2) Is it true that, Site and Content along with Protocol
rules only control how INTERNAL clients access the
internet. Opening these rules up (i.e. all IP
traffic/applies to any request) do not expose our network
to external born attacks.

Re: ISA questions by Chad

Chad
Wed Aug 20 13:39:49 CDT 2003

Hi nic - see inline.

--

Chad A. Gross

Lerman's Law of Technology: Any technical problem can be overcome
given enough time and money. Corollary: You are never given enough
time or money.


In news:009f01c36732$1d31e220$a301280a@phx.gbl,
nic <nic@noway.com> posted:
> Hi,
> I have 2 questions concerning ISA.
>
> 1) I set up the SSL for OWA directions as posted on the
> sbs2000.info site.

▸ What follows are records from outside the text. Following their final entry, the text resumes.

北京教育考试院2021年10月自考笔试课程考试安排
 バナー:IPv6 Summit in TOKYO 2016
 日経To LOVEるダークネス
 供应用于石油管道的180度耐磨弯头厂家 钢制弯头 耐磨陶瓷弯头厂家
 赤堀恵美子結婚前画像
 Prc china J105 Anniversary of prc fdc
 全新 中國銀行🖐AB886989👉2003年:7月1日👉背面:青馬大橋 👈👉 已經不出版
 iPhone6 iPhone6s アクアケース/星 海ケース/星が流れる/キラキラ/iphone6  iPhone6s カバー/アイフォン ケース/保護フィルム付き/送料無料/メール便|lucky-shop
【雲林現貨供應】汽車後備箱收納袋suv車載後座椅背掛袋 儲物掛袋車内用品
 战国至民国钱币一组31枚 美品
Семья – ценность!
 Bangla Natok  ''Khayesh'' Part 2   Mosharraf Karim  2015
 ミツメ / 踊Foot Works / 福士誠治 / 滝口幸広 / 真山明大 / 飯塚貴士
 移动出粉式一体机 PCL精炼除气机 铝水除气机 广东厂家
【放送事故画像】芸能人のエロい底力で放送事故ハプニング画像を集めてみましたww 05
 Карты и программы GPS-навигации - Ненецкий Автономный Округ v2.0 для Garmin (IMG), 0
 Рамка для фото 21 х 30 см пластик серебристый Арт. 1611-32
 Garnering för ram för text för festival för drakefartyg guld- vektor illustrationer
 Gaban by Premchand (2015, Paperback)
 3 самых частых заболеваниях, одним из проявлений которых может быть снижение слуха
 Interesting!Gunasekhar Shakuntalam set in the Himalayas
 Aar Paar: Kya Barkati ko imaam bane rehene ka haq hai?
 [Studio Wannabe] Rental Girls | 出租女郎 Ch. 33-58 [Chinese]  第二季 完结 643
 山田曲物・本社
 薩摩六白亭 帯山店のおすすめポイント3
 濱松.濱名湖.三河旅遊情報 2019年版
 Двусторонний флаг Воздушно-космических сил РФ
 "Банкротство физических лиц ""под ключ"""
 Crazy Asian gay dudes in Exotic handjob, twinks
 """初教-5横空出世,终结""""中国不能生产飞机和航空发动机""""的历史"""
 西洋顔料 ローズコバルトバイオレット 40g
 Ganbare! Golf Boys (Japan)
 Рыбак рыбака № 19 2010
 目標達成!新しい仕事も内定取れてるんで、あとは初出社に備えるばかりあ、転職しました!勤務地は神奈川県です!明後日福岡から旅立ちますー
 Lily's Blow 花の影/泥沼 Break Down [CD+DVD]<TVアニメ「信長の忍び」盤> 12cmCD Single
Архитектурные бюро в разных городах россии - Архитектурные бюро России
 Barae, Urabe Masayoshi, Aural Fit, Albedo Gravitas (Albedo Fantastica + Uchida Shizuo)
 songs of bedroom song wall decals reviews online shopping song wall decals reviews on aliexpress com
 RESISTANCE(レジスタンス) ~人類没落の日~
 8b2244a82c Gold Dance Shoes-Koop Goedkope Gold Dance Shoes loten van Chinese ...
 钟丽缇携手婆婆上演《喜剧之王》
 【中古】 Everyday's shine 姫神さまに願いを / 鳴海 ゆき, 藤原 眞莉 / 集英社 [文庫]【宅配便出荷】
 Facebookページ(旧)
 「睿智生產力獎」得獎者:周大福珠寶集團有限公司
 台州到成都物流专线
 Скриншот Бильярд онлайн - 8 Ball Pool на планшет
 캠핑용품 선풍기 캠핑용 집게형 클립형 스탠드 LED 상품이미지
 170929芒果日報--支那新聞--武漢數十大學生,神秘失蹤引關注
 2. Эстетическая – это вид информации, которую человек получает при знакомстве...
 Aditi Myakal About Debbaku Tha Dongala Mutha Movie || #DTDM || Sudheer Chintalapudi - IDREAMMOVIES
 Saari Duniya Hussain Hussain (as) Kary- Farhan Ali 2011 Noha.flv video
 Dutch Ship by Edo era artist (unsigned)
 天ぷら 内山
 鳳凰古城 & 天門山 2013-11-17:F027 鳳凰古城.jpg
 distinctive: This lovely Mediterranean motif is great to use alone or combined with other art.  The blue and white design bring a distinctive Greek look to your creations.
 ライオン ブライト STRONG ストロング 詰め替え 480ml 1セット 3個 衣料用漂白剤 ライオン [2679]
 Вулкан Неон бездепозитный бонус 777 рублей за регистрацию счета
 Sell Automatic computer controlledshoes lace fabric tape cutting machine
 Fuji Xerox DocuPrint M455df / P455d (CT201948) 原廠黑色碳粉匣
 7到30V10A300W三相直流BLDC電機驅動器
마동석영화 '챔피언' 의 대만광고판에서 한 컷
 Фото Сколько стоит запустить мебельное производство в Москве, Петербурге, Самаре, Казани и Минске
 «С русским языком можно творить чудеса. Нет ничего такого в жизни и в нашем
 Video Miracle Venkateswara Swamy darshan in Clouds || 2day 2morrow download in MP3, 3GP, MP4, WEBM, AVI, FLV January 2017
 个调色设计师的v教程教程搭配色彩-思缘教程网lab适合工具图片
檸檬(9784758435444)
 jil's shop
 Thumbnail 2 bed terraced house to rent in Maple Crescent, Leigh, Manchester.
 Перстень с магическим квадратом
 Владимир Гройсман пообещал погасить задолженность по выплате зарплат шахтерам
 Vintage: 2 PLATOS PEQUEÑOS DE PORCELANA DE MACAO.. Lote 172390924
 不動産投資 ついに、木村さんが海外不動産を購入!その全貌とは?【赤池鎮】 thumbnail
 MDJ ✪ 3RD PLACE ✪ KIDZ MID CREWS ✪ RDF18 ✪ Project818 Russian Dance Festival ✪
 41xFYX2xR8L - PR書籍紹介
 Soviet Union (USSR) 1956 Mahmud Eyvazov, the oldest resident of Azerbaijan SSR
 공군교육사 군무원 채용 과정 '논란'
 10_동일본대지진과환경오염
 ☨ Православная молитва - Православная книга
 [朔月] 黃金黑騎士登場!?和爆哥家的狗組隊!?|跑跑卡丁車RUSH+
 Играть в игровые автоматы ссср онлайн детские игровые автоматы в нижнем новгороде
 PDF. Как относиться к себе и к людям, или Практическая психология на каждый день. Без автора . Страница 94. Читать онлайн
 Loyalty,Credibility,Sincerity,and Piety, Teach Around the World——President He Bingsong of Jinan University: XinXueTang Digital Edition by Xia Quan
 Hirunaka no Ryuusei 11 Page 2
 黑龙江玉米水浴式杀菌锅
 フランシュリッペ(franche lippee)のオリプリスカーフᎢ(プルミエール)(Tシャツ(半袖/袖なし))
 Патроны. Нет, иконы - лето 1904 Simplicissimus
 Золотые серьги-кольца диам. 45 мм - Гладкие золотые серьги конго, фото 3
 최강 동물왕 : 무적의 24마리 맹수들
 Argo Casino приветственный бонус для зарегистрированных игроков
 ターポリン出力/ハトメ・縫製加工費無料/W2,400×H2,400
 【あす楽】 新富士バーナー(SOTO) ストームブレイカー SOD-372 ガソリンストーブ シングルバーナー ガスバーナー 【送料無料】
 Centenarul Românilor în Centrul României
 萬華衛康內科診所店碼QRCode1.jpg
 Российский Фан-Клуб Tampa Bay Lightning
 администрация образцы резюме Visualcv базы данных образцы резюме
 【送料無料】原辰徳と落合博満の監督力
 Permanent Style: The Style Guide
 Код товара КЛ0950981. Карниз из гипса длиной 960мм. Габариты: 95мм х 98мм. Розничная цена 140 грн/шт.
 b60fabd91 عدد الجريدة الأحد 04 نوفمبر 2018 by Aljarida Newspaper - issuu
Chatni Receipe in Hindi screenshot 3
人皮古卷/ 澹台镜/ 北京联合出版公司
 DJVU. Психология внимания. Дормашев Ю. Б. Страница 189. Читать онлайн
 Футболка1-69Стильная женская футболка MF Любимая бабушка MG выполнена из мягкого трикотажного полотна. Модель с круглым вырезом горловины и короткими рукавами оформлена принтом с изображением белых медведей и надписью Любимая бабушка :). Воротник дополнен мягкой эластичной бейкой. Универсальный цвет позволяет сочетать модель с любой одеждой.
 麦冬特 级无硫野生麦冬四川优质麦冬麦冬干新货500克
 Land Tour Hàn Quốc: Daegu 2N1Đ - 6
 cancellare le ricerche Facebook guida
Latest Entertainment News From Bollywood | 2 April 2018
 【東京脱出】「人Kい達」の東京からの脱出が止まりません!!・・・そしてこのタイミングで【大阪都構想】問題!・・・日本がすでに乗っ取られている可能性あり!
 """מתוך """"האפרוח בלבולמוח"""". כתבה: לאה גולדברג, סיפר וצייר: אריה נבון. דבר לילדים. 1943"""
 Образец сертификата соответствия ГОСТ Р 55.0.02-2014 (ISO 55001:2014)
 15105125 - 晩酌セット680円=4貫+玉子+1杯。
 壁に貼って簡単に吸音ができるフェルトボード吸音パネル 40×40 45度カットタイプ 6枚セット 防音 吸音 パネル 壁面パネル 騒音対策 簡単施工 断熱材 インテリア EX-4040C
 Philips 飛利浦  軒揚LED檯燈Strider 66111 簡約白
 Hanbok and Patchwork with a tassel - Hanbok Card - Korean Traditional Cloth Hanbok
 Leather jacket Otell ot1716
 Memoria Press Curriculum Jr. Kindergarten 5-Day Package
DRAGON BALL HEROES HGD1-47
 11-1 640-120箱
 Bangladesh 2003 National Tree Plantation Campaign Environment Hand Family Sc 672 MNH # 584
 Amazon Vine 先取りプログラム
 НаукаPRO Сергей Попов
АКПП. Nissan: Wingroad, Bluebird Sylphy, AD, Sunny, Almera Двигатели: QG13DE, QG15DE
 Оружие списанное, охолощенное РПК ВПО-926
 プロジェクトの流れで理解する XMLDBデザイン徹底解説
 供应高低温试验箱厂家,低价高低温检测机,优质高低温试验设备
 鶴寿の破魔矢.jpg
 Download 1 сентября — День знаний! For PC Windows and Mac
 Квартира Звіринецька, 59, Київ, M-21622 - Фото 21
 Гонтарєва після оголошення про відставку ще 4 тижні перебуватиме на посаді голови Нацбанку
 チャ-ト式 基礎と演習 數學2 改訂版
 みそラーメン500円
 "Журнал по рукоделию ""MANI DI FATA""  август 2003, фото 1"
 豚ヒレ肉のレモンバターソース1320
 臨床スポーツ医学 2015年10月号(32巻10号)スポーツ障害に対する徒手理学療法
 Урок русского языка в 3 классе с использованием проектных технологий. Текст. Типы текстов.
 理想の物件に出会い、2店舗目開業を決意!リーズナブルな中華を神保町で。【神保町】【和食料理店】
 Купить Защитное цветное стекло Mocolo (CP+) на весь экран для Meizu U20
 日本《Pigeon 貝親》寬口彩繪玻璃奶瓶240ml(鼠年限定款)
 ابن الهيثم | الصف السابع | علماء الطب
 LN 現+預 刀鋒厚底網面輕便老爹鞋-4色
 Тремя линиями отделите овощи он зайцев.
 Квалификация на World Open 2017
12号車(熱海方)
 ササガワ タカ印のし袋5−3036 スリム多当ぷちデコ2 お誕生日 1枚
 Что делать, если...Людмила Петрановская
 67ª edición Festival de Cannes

We also publish a different website
> located on a seperate server via site publishing rules.
> That being said I can't close port 80 on ISA. Is there
> anything else I can do to block port 80 traffic on the SBS
> machine?

Is your webserver joined to your domain? If so, does it have to be? If it
were me, I'd put a router between the 2nd nic on your SBS & internet
connection, and attach both your webserver & WAN side of your SBS to the
router. Have the router forward port 80 to the webserver and forward port
443 (and any others necessary) to your SBS. This way you can close port 80
in ISA . . .

>
> 2) Is it true that, Site and Content along with Protocol
> rules only control how INTERNAL clients access the
> internet. Opening these rules up (i.e. all IP
> traffic/applies to any request) do not expose our network
> to external born attacks.

Correct. Inbound packet filters control what external traffic your server
is accepting. Site & Content rules control outbound access - not inbound.